Anonymous Jeff Z said...

The KGB would probably kill you if you didn't comply. I don't think the US will go that far. Perhaps it's more like UK style socialism.

As a freelancer, I appreciate the option to have a national insurance policy that I can have, presumably, for the rest of my life. I can't say the same for my current policy with Premera.

My wife just picked up a policy with a new job. I can get on that policy but I don't dare dump my other $225 a month Premera policy in case she leaves that job -- suddenly I'd have to pick up insurance again and go through the pre-existing condition song-and-dance. Will I pass it next time? Maybe not. So here I am keeping that policy going while I pay for a more robust policy through my wife's employer. It's ridiculous!
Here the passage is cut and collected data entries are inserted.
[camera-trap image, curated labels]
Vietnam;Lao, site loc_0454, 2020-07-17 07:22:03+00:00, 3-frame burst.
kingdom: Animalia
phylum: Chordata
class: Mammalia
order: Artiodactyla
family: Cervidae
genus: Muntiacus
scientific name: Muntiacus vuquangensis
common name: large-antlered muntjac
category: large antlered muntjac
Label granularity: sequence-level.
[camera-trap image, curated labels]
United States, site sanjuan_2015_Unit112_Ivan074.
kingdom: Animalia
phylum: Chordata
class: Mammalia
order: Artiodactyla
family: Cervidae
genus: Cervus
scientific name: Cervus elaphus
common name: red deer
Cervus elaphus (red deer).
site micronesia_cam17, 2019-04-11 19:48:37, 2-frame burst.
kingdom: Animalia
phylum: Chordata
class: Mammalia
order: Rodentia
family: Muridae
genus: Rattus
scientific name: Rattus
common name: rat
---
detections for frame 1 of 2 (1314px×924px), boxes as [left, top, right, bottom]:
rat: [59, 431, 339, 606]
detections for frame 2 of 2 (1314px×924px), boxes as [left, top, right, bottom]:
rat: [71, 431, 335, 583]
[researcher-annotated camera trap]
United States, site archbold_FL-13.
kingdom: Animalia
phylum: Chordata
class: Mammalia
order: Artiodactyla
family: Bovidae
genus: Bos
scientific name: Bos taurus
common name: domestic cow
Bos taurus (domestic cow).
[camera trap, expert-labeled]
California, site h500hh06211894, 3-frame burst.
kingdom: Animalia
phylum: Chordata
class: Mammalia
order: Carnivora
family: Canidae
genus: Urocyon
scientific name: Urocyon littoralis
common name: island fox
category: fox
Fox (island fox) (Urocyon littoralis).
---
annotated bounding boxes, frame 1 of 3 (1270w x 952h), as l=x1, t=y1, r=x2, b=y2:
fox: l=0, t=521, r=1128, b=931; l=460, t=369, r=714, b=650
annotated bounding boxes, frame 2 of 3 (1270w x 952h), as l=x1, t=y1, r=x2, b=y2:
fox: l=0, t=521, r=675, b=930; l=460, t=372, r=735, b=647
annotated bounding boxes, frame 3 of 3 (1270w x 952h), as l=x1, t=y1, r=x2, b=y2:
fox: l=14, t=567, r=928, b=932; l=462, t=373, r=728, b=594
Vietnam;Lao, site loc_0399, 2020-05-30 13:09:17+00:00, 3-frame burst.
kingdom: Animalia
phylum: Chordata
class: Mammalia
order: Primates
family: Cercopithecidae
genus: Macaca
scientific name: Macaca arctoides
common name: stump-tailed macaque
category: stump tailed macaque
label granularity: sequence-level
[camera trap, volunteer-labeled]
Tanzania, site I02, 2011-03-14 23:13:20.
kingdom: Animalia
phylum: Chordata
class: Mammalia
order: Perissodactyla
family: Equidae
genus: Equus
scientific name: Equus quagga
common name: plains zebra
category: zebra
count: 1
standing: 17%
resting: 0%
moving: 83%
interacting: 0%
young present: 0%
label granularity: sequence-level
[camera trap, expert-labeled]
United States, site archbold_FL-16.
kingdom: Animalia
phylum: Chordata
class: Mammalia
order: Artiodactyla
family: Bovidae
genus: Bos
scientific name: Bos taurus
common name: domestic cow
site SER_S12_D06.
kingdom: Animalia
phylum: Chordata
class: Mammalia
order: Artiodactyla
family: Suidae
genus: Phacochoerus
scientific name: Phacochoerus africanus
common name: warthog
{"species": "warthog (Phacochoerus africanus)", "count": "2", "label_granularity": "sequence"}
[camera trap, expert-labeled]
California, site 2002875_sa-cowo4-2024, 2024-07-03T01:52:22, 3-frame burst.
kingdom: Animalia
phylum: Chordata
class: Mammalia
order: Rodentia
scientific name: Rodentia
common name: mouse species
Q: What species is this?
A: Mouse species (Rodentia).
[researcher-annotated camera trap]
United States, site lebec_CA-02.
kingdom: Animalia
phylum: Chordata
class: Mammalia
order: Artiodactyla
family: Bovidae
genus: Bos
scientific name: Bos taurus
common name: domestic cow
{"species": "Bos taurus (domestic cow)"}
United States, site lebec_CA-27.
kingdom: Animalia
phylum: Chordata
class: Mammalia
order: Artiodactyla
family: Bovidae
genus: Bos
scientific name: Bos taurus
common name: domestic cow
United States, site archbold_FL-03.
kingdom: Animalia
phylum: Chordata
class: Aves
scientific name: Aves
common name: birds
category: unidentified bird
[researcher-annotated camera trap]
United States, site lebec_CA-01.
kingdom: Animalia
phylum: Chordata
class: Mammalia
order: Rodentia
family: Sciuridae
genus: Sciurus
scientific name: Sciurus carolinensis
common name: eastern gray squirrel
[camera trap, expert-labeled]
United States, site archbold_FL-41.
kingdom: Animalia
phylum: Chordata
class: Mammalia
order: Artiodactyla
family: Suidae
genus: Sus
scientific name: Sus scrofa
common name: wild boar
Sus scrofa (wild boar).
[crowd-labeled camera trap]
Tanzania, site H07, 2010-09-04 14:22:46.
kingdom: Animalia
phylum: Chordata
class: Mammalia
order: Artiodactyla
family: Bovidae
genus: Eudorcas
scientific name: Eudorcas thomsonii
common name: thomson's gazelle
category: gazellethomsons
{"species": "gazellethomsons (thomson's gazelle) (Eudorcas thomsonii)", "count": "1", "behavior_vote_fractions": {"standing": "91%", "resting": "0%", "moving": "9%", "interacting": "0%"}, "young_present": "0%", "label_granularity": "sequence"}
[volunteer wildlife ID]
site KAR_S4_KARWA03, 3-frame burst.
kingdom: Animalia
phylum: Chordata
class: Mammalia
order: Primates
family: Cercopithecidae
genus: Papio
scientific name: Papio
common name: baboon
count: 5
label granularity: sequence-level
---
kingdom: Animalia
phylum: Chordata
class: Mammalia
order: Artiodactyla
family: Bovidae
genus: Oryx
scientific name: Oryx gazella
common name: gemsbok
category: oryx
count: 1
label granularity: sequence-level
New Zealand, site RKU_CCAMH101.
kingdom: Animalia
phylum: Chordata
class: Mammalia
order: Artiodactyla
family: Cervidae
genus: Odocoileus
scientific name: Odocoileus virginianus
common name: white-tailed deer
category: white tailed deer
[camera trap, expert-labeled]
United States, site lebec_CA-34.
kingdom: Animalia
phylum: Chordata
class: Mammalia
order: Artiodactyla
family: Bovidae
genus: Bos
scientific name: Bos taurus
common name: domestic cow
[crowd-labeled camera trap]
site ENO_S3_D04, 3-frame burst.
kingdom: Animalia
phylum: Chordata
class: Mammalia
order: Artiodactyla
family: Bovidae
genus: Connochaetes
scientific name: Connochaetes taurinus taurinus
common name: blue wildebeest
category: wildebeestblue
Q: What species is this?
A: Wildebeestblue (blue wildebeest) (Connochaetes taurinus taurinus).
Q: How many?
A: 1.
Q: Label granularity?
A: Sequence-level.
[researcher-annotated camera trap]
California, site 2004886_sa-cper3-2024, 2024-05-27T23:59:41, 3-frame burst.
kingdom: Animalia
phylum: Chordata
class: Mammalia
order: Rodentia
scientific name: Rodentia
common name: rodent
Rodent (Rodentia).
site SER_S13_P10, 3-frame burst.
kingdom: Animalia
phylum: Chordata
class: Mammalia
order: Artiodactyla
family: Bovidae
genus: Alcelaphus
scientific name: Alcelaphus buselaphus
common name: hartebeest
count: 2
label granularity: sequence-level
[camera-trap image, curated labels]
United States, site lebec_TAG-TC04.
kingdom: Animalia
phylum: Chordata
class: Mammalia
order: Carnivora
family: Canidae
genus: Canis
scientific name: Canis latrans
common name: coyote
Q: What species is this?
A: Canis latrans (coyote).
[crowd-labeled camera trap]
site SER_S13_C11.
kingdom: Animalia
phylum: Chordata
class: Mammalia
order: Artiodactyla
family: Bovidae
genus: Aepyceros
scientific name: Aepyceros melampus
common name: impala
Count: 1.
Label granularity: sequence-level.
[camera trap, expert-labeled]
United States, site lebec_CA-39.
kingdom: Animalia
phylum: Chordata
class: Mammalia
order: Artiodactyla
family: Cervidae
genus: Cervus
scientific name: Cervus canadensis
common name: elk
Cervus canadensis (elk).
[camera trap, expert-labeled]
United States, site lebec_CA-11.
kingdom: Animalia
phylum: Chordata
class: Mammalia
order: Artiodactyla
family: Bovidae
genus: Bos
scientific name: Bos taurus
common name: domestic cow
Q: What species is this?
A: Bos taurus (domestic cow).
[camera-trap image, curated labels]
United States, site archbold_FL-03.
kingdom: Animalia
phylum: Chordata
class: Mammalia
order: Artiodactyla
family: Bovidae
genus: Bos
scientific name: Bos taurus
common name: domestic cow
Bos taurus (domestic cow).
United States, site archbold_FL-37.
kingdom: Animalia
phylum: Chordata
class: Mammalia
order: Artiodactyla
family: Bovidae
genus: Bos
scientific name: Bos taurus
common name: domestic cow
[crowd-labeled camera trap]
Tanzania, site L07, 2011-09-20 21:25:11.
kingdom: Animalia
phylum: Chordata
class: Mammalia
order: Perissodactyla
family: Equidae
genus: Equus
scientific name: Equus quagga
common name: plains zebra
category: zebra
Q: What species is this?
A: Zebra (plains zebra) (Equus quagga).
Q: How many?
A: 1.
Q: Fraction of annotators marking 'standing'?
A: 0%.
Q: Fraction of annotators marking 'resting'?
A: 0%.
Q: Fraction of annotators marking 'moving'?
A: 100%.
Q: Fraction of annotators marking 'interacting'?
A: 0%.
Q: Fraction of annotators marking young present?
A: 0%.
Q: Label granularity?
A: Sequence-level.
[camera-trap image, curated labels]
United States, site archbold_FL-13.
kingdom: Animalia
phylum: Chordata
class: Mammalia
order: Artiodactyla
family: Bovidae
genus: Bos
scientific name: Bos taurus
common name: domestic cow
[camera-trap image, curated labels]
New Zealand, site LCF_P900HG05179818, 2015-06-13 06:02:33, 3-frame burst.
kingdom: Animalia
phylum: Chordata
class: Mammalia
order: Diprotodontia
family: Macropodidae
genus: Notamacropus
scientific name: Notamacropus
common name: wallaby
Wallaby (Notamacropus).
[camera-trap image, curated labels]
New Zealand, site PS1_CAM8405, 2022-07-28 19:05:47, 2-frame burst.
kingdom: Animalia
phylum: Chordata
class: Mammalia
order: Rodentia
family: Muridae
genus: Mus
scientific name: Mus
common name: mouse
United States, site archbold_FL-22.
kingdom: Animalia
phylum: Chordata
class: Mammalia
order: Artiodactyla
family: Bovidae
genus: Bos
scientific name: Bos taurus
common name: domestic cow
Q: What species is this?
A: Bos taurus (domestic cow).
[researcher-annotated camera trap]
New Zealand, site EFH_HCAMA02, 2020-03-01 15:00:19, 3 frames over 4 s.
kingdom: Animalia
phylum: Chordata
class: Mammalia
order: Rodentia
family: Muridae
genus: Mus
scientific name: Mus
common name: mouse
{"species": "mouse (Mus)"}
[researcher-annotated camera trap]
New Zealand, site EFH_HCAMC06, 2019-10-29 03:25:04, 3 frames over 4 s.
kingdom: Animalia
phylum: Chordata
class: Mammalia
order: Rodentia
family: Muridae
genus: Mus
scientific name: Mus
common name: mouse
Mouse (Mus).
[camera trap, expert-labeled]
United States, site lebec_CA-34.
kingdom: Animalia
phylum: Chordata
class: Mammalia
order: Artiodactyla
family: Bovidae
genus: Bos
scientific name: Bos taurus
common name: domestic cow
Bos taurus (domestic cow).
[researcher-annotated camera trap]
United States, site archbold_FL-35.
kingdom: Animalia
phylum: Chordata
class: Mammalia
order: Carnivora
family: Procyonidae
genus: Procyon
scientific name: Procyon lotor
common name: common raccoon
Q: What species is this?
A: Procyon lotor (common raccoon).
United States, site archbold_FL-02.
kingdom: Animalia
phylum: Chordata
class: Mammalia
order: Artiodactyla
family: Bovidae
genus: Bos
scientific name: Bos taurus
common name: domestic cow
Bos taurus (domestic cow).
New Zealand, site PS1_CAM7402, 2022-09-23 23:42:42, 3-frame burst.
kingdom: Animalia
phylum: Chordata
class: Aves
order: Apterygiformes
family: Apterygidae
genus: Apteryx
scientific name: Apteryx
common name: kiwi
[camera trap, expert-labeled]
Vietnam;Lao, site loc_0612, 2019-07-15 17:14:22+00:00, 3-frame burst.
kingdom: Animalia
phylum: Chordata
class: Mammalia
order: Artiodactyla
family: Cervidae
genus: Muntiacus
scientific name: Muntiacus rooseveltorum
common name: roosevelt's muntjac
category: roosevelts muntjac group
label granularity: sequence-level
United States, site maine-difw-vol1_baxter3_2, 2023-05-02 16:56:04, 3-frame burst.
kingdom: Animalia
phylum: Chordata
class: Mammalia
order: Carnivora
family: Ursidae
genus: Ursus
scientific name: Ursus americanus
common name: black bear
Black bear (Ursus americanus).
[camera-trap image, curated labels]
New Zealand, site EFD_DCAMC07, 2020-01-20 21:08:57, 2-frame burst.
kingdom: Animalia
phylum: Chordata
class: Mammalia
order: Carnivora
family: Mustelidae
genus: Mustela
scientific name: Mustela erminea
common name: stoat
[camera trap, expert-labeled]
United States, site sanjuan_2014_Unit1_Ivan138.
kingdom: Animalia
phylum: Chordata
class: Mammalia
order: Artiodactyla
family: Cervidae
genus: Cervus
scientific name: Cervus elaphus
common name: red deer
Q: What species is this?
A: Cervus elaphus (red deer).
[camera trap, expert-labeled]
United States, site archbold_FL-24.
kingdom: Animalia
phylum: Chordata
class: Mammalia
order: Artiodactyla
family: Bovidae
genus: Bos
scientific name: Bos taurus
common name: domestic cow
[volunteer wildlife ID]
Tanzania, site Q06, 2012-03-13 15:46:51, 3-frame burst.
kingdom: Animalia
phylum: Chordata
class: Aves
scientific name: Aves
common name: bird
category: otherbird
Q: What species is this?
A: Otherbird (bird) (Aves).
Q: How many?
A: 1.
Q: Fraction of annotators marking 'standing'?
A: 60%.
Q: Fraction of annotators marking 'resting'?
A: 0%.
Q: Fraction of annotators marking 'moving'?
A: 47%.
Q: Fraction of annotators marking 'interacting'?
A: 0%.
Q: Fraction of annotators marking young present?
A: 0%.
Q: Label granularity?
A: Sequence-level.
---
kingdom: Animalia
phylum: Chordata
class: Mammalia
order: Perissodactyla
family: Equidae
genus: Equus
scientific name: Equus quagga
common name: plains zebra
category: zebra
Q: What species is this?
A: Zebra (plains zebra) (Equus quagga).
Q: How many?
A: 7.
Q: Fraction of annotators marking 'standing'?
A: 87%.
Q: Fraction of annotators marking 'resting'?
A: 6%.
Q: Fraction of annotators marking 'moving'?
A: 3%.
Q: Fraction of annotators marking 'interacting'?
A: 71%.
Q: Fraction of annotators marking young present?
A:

If I want to move out of state, will my provider cover me in the new state? Am I paying out-of-network prices? Can I get a new policy in the new state or will I get refused because of a pre-existing condition, even though I've had #%$^@# continual insurance coverage for 45 years.

Our current system encourages people to be slaves to their corporate jobs. Leaving a job could cause a gap in coverage which could prove catastrophic. It also discourages small business from hiring employees because they cannot afford the additional payroll expense.

As it is, the taxpayer is coughing up money to cover the uninsured anyway. We don't let people die because they don't have insurance. So is it such a difference to pay a mandated insurance vs. a lesser sum in taxes to run emergency rooms where the uninsured get free services.

Ultimately the Affordable Care Act is, in my opinion, a step in the right direction.